Who would have guessed, for example, that a man living in the Bridgeport neighborhood would be one of six hackers arrested March 6 for allegedly being part of the international collective of “hacktivists” who manipulate computer networks for political and other protests.

“I’ve been involved in cyber security for 15 years, and my position is that cyber is a new theater of war” in addition to the historic theaters of land, sea and air, said Schmidt, who spearheaded Microsoft’s first internal “malicious” testing of Windows 2000 and helped the FBI create the InfraGard Program aimed at improving information-sharing on national security between the government and private industry.
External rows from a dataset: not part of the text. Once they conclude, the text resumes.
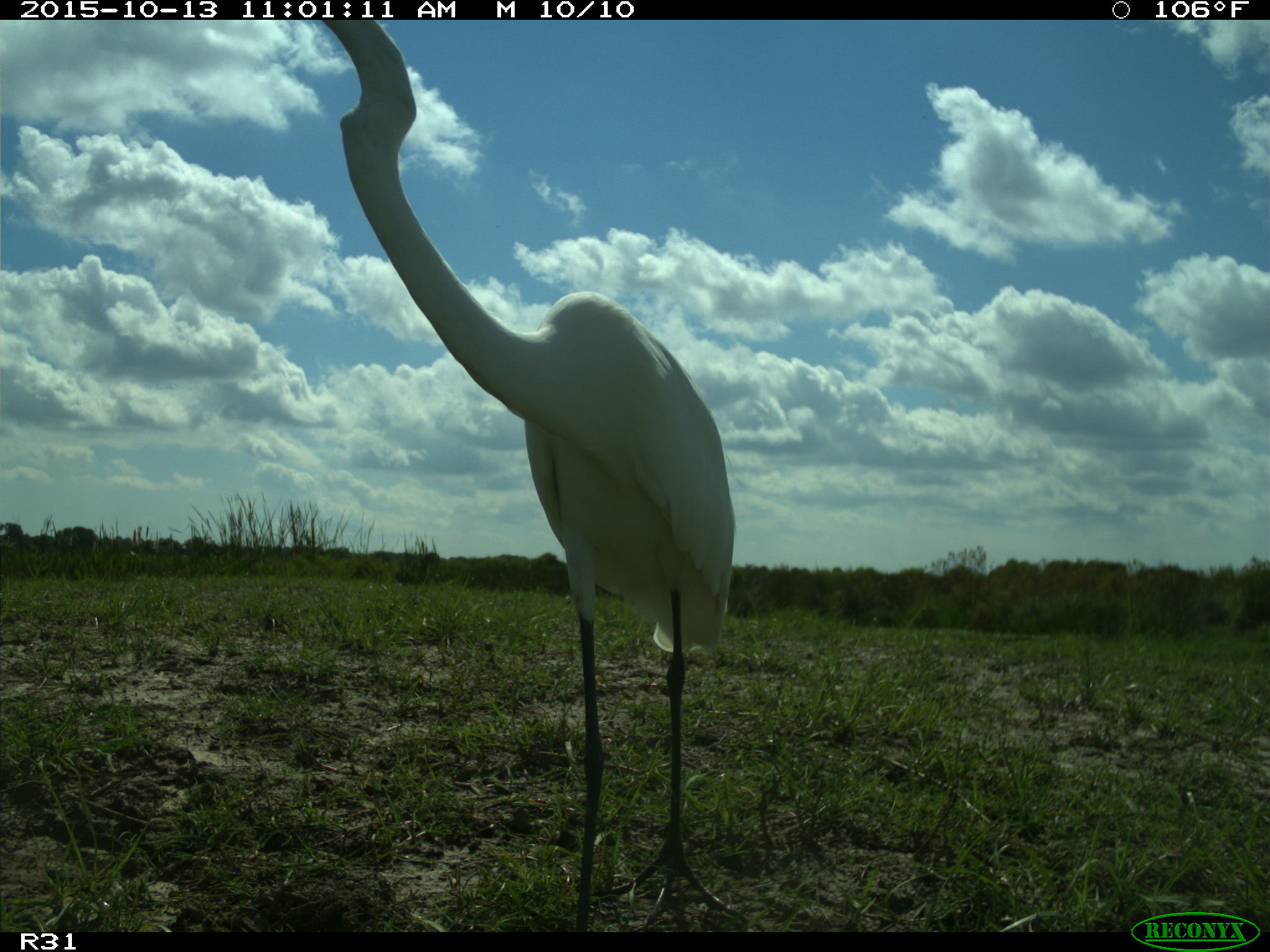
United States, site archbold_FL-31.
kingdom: Animalia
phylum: Chordata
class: Aves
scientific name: Aves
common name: birds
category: unidentified bird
Unidentified bird (birds) (Aves).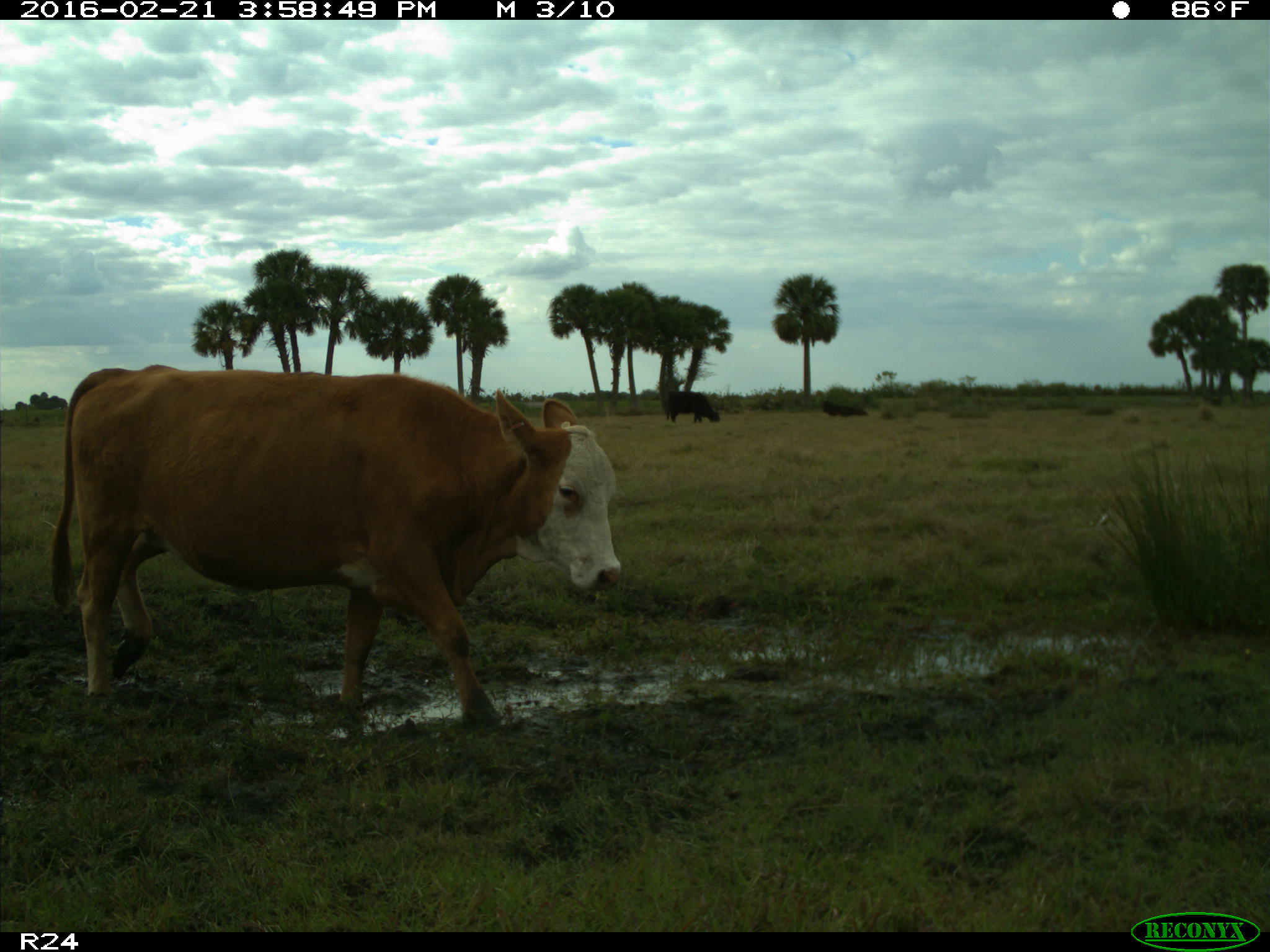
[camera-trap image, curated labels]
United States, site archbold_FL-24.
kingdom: Animalia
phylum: Chordata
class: Mammalia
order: Artiodactyla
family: Bovidae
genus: Bos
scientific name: Bos taurus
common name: domestic cow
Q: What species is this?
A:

But unlike the other theaters, cyberwar requires no intensive capital spending and investment, such as the money required to build ships, bombs and airplanes, he said.

“It also affects the average American much more than a potential land, sea or air incursion because it’s certainly less difficult for a foreign-sponsored or a softly foreign-sponsored group to launch a cyber disruption with serious implications than for them to drop a bomb on your house,” he said.

Indeed, applicants for new domain names must show they can operate their piece of critical Internet infrastructure so it isn’t vulnerable.

The threats make headlines on a near-daily basis, and will become the subject of an expected Congressional debate over new cybersecurity standards in the coming weeks.

On March 8, a congressional advisory panel warned that China would likely start a cyberattack on the United States if a major conflict occurred, and that the U.S. telecommunications supply chain would be especially vulnerable.

The Obama administration is proposing new cybersecurity rules, which Republicans generally oppose requiring critical infrastructure companies to meet.

Yet experts say the new rules fail to address a key weakness: The United States has no policy for responding to a cyberattack when it’s unclear who launched it.

And McAfee Systems predicts this year’s top vulnerabilities will be mobile bankers, oil and gas utilities and software embedded in cars, medical devices and digital cameras.

Said Schmidt, “State-sponsored cyber conflict is a different animal, and there is a lot to be worked out. While we’re figuring it out, the attackers have the advantage.”